As I read this weekend’s coverage I thought to myself about how great it would be if someone had some polling on this just lying around unpublished. Then I remembered that I did! As part of my ongoing polling series with Survation, the Daily Record and Dundee University’s Five Million Questions, last month we asked whether the Scottish public would like to see the train companies renationalised, and the result was 71% for, 29% against (excluding don’t knows: full figures yes 59%, no 24%, don’t know 17%). It’s like I cleverly saved the data for the May Day weekend.

So, by a factor of more than two to one, the Scottish people are to the left of the current positions held by both of our supposedly social-democratic parties. Which means, sadly, this popular policy is offered by only one of the Holyrood parties, the Greens. Much as it’s nice to have such another unique selling point, we’d be a lot more likely to see public control restored if one of the two larger parties felt inclined to outflank the other to the left and adopt a policy with such clear majority support.

While I was at it, I thought I’d establish how far the Scottish people want to see public control over the rest of the commanding heights of the economy. These were the results from Survation (summary table including don’t knows here).

Would like to see nationalised

Would not like to see nationalised

Royal Mail

 74%  26%

Gas and electricity companies

 72%  28%

Train companies

 71%  29%

Private prisons and prisoner transport services

 68%  32%

Bus services

 59%  31%


 49%  51%

Land-line phone companies

 47%  53%

High street / retail banks

 41%  59%

Investment banks

 36% 64%

Mobile phone operators

 29%  71%

It’s quite impressive, really, the scale to which the public are to the left of the SNP and the three Westminster parties. Clear majorities want to renationalise Royal Mail, the power companies, the train companies, the bus companies, and to end private prisons and prisoner transport. The only one from that list where any of those four parties is in line with public opinion is the SNP’s welcome commitment to bring Royal Mail back into public ownership. Ed Miliband gets slated for his policy to cap energy costs as if it’s too left-wing. The truth is it’s too timid and too impractical, and a massive majority of the public want to go much further and overturn the Thatcher-era electricity privatisations completely.

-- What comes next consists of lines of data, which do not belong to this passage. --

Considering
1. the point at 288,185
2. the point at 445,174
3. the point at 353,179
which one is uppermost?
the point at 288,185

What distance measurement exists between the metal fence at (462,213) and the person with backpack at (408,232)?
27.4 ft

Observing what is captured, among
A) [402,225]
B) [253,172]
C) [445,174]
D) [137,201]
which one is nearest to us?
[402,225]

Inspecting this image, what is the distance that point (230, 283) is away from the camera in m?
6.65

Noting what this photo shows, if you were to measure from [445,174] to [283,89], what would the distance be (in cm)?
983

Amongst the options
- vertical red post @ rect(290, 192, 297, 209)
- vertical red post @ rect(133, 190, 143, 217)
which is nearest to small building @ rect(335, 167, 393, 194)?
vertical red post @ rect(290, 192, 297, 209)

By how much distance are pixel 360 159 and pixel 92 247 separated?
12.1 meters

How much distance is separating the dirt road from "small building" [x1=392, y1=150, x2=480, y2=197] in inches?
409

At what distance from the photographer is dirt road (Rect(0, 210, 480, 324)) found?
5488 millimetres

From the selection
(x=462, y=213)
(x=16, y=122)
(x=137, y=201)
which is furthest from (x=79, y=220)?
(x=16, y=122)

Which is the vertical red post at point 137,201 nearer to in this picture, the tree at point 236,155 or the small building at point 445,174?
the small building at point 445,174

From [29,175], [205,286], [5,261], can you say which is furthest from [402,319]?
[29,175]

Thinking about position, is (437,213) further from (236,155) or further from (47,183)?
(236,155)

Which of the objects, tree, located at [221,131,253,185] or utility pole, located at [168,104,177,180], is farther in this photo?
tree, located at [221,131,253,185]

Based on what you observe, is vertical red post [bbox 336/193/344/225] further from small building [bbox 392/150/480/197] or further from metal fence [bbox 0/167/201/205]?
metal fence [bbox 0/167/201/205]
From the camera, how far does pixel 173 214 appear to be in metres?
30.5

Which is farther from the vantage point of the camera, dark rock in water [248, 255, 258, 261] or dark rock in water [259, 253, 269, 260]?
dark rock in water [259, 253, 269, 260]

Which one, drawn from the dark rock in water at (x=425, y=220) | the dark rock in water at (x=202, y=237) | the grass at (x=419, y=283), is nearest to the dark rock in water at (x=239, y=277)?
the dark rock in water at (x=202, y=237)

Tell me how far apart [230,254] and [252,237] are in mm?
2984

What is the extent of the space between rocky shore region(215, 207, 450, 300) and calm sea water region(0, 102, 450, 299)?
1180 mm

And beyond that, more than 40% of the Scottish public would even nationalise all the high street banks, those we don’t yet own. Despite no political party pushing renationalisation of BT as a monopoly landline operator (effectively those landline services would be close to free, given the true costs of operating them now), the majority against this idea is slim. It’s hardly surprising opinion is divided: we traded one pretty incompetent nationalised industry for several pretty incompetent private firms. Personally if we must have incompetent phone companies I’d at least prefer vast private profits weren’t being made from us.

Overall, though, this is what a radically under-served left-leaning electorate looks like. We know the Tories and the Lib Dems will always be wrong on public ownership: but what excuse do Labour and the SNP have?